At the next station, Meigs discussed with the girls about Air Traffic Controllers and how to talk to them on the radio. I'm telling you, the girls always love to learn the phonetic alphabet!
At each table the 99s also asked the girls whatever questions they might have, so a lot of other subjects were covered. I had the next station, where I tried to recap to the girls what all they had learned. As I did, I pointed to each station and asked them what was discussed. The answers were interesting, to say the least. You just never know what is going to make an impression on someone!
After we summarized the lessons from the previous stations, the girls got to put what they learned into practice. We filled their engine with fuel (otherwise known as a balloon with air) and sent their airplane down the course to Florida. Sarah took a break from helping the girls try on uniforms to help these girls take flight. One girl would act as the pilot while another was her Air Traffic Controller. I was the mechanic, attaching the "engine" to the "airplane" with scotch tape. I made sure to point out that this was not standard operating procedure on a real airplane, where duct tape was more often used. Good thing girls have already developed a sense of humor by this age.
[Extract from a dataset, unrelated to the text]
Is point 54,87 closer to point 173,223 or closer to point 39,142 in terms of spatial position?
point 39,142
As I was walking down the hallway during the lunch break I heard some girls asking each other what their favorite station was. The answer I heard was, "the one where you got to try all the clothes on!" The parents took pictures with cell phones and cameras - which I hope end up on their facebook pages and in the girls' photo albums (or whatever suffices for albums these days).
Whatever we can do to leave a lasting impression was well worth it. It's very inspiring to know that these girls got excited over trying on my old uniforms.... Trust me, I don't give the appeal of the uniforms themselves that much credit. As my five year old niece watched me put on my airline uniform one day, she laughed uproariously at my "dressing like a dad!"
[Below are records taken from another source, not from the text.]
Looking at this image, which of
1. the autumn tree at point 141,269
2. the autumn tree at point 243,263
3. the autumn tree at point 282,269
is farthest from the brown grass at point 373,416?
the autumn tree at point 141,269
Later in the day, Lori, an employee of NASA herself and a pilot, took over Alice's table. I just met Lori at this event but already she assures me that she can hook me up with an astronaut to be on the Girls With Wings role model page. Sweet!
I didn't get a picture of the last volunteer, Darlene, but I will put up a picture that she took of this troop of girls sporting their GWW "Yes, Girls Can Fly!" tees available in the online GWW pilot shop.
All in all, as a first time attempt at setting up such tables, I think it went really well. I really appreciate the help from my fellow 99s and the effort that Dennis from NASA put into getting this event off the ground. I would also like to recognize the parents who made the effort to bring their girls to the Space Station event on a beautiful warm sunny Saturday in Cleveland (a pretty rare occurrence).
One note, though. Apparently the 2nd and 3rd grade slots were filled quickly, but the 4th and 5th graders took longer to register (and never made it up to the goal of 100 attendees). I wonder why that is? It seemed to me the older girls had just as much interest in the stations as the younger girls, so was it the parents who had lost interest in bringing their girls to such events? What do you think?